Monday, Feb. 16, 1948
Also Showing
Sleep, My Love (Triangle; United Artists) is a rather fishy thriller about a sleek fiend (Don Ameche) who enlists the help of a fake psychiatrist (George Coulouris) to drive his wife (Claudette Colbert) to insanity and/or suicide. Claudette is rich and Ameche is crazy for a gold digger (Hazel Brooks). An eligible Bostonian (Robert Cummings) traps the villains after some narrow squeaks.
The story scarcely matters except as an excuse for some scare scenes, which are pretty well filmed, and some scare characters, who are amusingly played. George Coulouris uses his trapezoidal shoulders effectively. Hazel Brooks, as a prettied-up version of the Dark Lady of Cartoonist Chas. Addams' horror house, is fine in her part and fun to look at.
You Were Meant for Me (20th Century-Fox). The life & works of jazz musicians offer material for a fine movie. Some day the moviemakers may take intelligent advantage of the fact. But You Were Meant for Me isn't even as good as it was six years ago, when Fox made a similar picture called Orchestra Wives.

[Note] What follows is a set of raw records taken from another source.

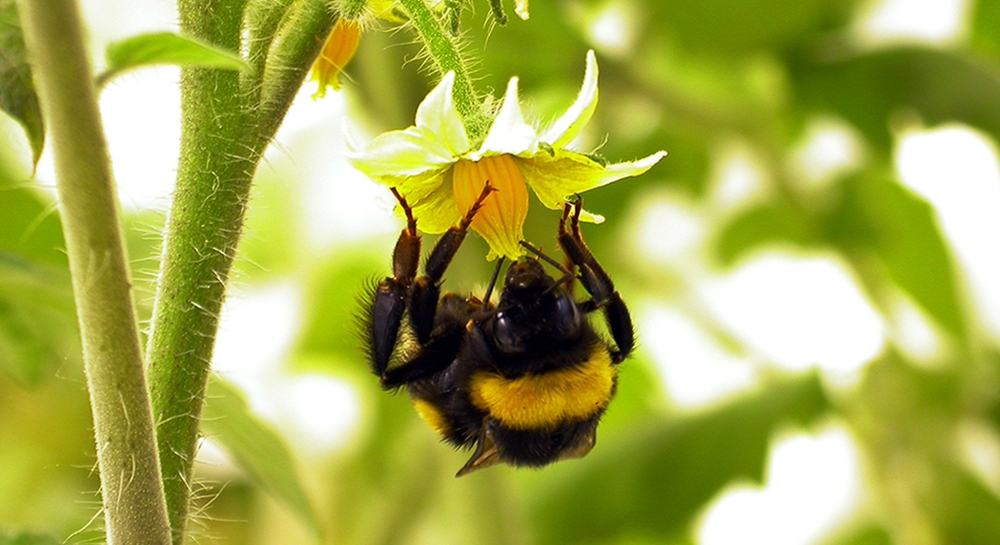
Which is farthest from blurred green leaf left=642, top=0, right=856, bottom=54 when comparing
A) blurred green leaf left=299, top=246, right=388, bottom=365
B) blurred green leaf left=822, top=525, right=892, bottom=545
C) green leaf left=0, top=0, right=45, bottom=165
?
green leaf left=0, top=0, right=45, bottom=165

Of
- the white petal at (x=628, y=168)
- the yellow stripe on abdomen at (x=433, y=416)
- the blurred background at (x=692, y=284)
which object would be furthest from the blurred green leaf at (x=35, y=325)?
the white petal at (x=628, y=168)

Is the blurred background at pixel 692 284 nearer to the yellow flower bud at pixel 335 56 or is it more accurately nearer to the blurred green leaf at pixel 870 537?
the blurred green leaf at pixel 870 537

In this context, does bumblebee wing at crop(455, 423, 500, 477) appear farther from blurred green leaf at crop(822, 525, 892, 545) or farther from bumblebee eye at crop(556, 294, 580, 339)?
blurred green leaf at crop(822, 525, 892, 545)

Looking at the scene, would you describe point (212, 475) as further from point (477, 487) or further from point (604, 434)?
point (477, 487)

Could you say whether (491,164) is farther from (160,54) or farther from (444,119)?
(160,54)

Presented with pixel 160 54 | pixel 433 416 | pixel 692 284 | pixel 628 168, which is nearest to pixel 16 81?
pixel 160 54

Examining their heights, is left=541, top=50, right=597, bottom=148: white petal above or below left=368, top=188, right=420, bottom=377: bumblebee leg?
above

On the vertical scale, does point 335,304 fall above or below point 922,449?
above

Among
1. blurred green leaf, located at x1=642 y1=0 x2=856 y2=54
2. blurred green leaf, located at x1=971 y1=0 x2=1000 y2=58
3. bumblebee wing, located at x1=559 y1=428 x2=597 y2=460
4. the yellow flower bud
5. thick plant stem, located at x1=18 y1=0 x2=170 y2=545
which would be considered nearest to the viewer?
thick plant stem, located at x1=18 y1=0 x2=170 y2=545
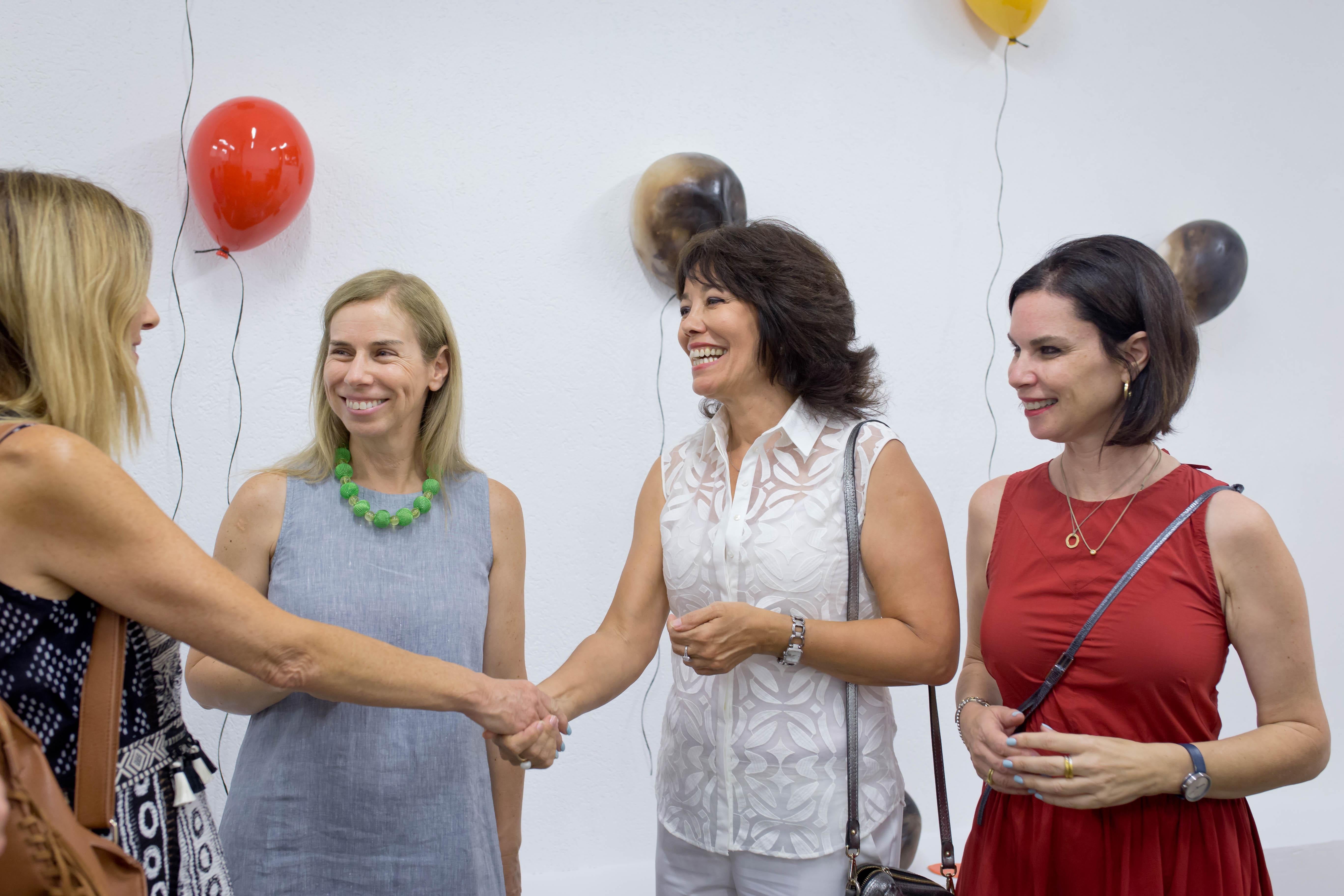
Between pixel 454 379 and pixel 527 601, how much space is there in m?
1.10

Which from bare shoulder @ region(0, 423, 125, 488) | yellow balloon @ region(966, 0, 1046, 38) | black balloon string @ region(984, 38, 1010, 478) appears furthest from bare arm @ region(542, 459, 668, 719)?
yellow balloon @ region(966, 0, 1046, 38)

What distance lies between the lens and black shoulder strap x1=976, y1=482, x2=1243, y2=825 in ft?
4.45

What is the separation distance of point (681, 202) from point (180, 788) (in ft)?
6.31

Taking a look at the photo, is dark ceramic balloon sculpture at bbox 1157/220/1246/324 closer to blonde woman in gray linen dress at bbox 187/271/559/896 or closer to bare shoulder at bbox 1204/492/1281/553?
bare shoulder at bbox 1204/492/1281/553

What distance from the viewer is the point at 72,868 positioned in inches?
34.3

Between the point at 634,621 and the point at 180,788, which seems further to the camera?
the point at 634,621

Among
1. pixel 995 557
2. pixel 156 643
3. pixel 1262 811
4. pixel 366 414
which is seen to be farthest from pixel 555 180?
pixel 1262 811

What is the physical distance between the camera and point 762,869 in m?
1.53

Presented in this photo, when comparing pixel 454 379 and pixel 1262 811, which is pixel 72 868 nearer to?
pixel 454 379

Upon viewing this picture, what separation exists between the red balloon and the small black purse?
1.55 metres

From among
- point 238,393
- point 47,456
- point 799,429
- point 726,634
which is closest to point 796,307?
point 799,429

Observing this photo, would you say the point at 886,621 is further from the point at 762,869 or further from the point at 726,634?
the point at 762,869

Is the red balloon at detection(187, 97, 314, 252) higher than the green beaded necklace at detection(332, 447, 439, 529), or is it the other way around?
the red balloon at detection(187, 97, 314, 252)

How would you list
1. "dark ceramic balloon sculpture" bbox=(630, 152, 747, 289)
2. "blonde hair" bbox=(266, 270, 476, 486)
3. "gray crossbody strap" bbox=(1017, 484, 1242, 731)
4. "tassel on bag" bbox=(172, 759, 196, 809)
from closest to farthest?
"tassel on bag" bbox=(172, 759, 196, 809), "gray crossbody strap" bbox=(1017, 484, 1242, 731), "blonde hair" bbox=(266, 270, 476, 486), "dark ceramic balloon sculpture" bbox=(630, 152, 747, 289)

The story: a brash, rising bandmaster (Dan Dailey), the toast of the corn belt, marries a small-town girl (Jeanne Grain) and, just as he snags his first Manhattan date, collides with the '29 depression. He is proud; his wife is sensible. He tries to keep up a front; she knows that there is no front to keep up. When they retreat to her parents' home, he won't even get up mornings--much less lend a hand in supporting the family. After several reels of this sort of thing, everyone working on the picture evidently said the hell with it; for the show ends as abruptly as a chair pulled out from under. The most interesting question suggested by the whole venture: Is Hollywood trying to brace the public for another depression?

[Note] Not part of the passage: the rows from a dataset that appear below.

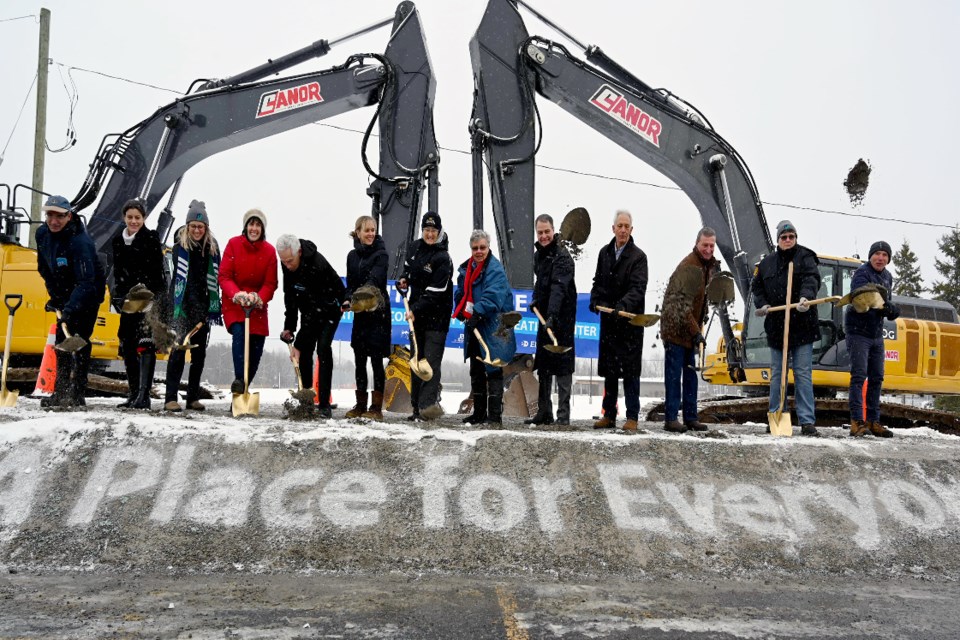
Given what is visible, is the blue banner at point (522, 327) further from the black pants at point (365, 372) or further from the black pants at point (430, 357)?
the black pants at point (430, 357)

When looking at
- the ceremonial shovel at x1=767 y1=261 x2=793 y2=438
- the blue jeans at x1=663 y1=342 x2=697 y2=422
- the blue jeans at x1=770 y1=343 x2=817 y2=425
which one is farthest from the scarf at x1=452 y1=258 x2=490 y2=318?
the blue jeans at x1=770 y1=343 x2=817 y2=425

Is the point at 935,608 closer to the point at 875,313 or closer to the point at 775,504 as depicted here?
the point at 775,504

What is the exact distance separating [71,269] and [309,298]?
2.03m

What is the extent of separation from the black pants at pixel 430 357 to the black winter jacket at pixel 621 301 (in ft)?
4.60

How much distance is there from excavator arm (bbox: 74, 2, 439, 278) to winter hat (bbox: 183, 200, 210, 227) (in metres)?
3.48

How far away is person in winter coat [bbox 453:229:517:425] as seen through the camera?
20.2 feet

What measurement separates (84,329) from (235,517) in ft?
10.2

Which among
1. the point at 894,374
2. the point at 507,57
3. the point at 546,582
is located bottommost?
the point at 546,582

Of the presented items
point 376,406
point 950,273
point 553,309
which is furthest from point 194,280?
point 950,273

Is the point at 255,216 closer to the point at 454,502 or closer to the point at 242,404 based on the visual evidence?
the point at 242,404

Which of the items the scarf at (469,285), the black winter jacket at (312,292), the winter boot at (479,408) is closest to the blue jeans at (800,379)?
the winter boot at (479,408)

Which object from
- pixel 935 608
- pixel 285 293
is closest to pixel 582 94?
pixel 285 293

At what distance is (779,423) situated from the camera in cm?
626

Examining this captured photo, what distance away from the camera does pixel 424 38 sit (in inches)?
403
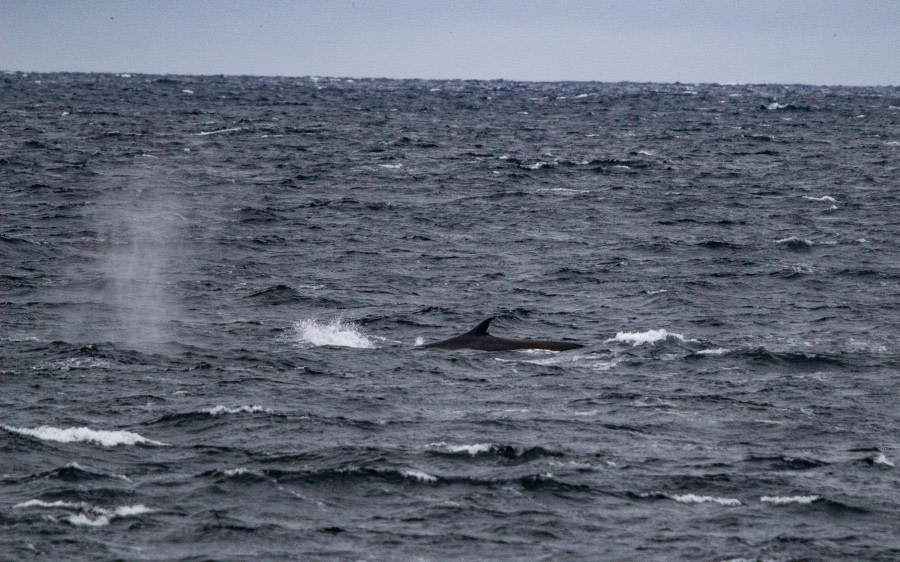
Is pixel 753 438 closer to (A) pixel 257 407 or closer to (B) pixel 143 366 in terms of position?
(A) pixel 257 407

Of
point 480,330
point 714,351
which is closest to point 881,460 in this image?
point 714,351

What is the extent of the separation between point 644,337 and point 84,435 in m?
19.3

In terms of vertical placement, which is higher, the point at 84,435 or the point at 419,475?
the point at 84,435

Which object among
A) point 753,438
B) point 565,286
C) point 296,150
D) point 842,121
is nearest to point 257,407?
point 753,438

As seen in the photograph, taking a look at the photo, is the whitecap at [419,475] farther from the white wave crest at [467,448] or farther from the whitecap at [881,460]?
the whitecap at [881,460]

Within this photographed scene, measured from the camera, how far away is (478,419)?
32.6 meters

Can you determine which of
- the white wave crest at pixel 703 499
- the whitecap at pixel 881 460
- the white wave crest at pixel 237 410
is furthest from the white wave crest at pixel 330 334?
the whitecap at pixel 881 460

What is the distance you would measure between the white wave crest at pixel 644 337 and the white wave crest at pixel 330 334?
809 centimetres

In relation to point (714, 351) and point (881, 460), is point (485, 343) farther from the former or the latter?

Jeanne Grain has sensitive eyes, but she uses them with as little restraint as a ham singer's tremolo; her considerable charm needs good direction. All Dan Dailey needs is a good picture. Oscar Levant gets along all right, good show or bad, with his peculiar brand of vinegar. One obvious tip for those who make would-be "nostalgic" musical movies: the old arrangements for the old songs are fully as nostalgic as the melodies. Frequently the fancy new arrangements are terrible; always, they sabotage the nostalgia.
I Walk Alone (Paramount) brings Burt Lancaster, a distinctly old-fashioned gangster, back from stir, to find that his onetime partners have become nightclub owners and won't cut him in. When he tries to muscle in, he discovers, in a sourly amusing scene in which modern business methods are explained to him, that mere brute force is helpless against the intricacies of interlocking corporate structure. Aside from this scene, the movie has little interest except for some good work by Kirk Douglas and Wendell Corey as Burt's enemies, some spasms of fair melodrama and plain brutality. Lizabeth Scott walks through the show--in a manner presumably intended as alluring--as if she were lying asleep on a vertical bed.